### Provided data:
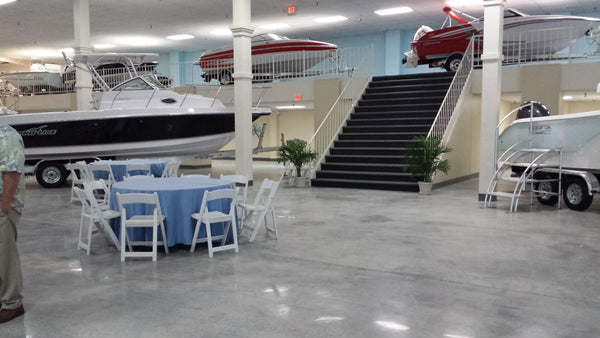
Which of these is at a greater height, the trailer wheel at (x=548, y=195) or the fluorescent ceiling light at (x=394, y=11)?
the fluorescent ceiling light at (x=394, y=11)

---

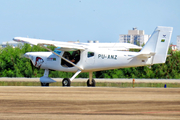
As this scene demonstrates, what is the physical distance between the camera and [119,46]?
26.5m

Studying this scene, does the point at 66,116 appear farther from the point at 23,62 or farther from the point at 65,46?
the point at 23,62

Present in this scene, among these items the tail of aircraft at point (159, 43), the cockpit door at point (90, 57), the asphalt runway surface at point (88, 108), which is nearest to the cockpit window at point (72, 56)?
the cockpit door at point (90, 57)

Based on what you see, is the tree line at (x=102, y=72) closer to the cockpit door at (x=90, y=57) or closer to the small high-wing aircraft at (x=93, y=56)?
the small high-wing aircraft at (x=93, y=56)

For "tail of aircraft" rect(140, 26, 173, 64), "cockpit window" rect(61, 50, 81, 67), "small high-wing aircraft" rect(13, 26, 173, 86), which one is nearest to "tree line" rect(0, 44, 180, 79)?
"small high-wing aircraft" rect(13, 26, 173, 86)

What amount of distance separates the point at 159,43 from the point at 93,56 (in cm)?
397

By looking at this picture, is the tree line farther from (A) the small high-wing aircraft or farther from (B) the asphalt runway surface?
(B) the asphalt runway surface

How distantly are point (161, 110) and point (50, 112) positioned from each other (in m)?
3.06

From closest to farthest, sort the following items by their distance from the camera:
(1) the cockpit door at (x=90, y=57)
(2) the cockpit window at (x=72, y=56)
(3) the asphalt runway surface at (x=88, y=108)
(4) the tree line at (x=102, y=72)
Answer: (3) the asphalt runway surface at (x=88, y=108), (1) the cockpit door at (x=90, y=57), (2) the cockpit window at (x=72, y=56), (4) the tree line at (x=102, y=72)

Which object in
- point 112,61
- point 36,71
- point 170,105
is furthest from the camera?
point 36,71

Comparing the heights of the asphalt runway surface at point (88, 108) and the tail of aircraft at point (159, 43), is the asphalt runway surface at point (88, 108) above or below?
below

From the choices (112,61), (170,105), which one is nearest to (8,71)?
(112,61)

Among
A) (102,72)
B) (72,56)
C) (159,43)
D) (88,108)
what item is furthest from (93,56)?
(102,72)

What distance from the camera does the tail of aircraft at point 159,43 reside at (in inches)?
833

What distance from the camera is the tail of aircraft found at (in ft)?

### What you need to do:
Gather every line in the records above that contains the lowercase word "small", and copy each of those lines in its original order.

### Solution for this exercise:
Based on what you see, is the tree line at (x=102, y=72) closer to the cockpit door at (x=90, y=57) or closer to the small high-wing aircraft at (x=93, y=56)?
the small high-wing aircraft at (x=93, y=56)
For "tail of aircraft" rect(140, 26, 173, 64), "cockpit window" rect(61, 50, 81, 67), "small high-wing aircraft" rect(13, 26, 173, 86), which one is nearest to "tree line" rect(0, 44, 180, 79)?
"small high-wing aircraft" rect(13, 26, 173, 86)
By looking at this picture, is the tree line farther from (A) the small high-wing aircraft or farther from (B) the asphalt runway surface?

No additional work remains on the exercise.